Ensino não atrai os jovens
Coordenadora nacional das ações do Pacto Nacional pelo Fortalecimento do Ensino Médio, a professora Monica Ribeiro da Silva concorda que o ensino médio hoje não responde às necessidades dos jovens. Mas ela discorda que uma relação mais direta com o mercado seja a solução. Monica pondera que a estagnação da última década deve ser pensada em contraste com o período anterior, quando a oferta para o ensino médio triplicou, entre 1994 e 2003. A oferta foi alargada, mas o modelo de ensino manteve-se o mesmo: o aluno é preparado para o ensino técnico ou para entrar na universidade.
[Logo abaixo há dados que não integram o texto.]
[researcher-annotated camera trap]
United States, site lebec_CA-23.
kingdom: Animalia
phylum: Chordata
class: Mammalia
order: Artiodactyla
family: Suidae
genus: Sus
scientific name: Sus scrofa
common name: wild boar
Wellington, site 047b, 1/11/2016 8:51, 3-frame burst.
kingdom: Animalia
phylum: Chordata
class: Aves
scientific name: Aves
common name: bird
Currículo reflete dificuldades do ensino médio
O ensino médio, da maneira que está estruturado atualmente, não dá conta das demandas da juventude e da sociedade. Este é o consenso entre especialistas, que hoje debatem a criação de uma Base Nacional Comum Curricular do ensino médio, proposta no ano passado pelo Ministério da Educação (MEC).
O Todos Pela Educação vê a iniciativa de criar uma diretriz e colocá-la em debate com bons olhos. Apesar de considerar o prazo para debate curto em relação ao aplicado em outros países (a previsão do ministério é de lançar no meio deste ano uma versão pré-finalizada). “Mas a situação [em outros países] não era tão crítica quanto a nossa. Precisamos acelerar algumas etapas para pagar uma dívida histórica que temos”, pondera Ricardo Falzetta, gerente de conteúdo do movimento.
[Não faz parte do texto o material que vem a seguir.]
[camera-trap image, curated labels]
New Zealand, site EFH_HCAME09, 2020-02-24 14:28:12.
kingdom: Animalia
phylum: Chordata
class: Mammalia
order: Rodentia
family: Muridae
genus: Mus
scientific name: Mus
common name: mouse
O economista Daniel Domingues dos Santos acredita a escola hoje não dá conta de ensinar uma série de atributos com os quais o jovem irá se deparar em sua vida e no mercado de trabalho. É o caso da perseverança, do compromisso, da proatividade.
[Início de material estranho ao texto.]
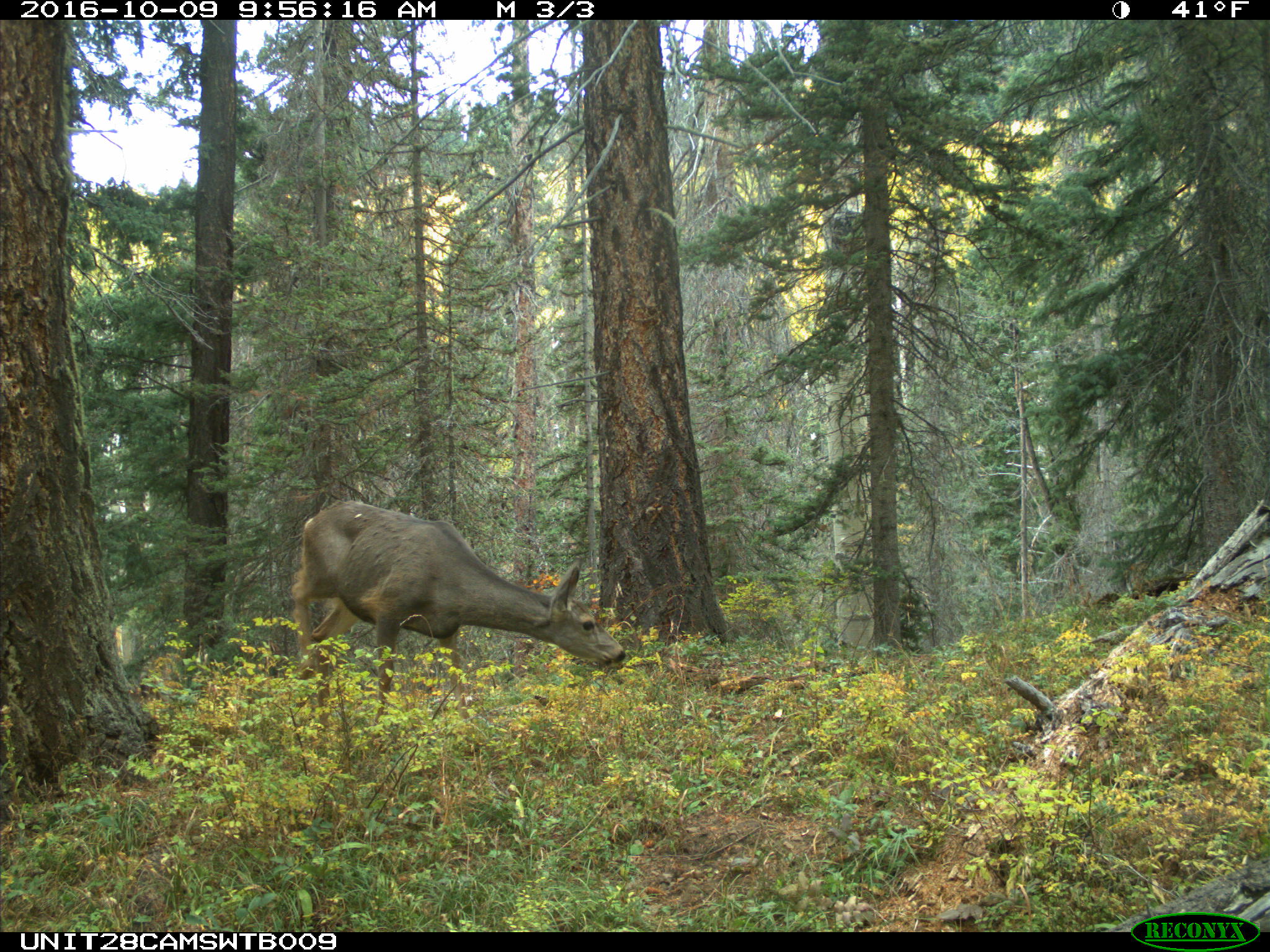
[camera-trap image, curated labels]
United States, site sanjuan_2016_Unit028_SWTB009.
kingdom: Animalia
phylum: Chordata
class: Mammalia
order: Artiodactyla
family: Cervidae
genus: Odocoileus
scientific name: Odocoileus hemionus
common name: mule deer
Trabalhar esses valores seria justamente um dos atrativos do ensino técnico, até mais do que o conteúdo profissionalizante propriamente dito. “Porque ele é mais focado para esses temas que o trabalhador precisa ter, ele transmite a cultura profissional. Coisa que a escola hoje não transmite”, diz Santos.
A educadora Monica Ribeiro da Silva, que coordena o Observatório do Ensino Médio, diverge frontalmente. “Há estudos que mostram que essas parcerias resolvem o problema da empresa de falta de mão de obra qualificada, mas não o do estudante.”
Ela questiona a própria necessidade de se criar uma nova base. As Diretrizes Curriculares Nacionais da Educação Básica já dariam conta de traçar conteúdos mínimos que guiam os currículos escolares. Além disso, o debate proposto pelo MEC não dá conta daquele que ela considera um dos defeitos do ensino médio atual: o de ofertar um ensino único para uma gama “muito diversa de juventudes”.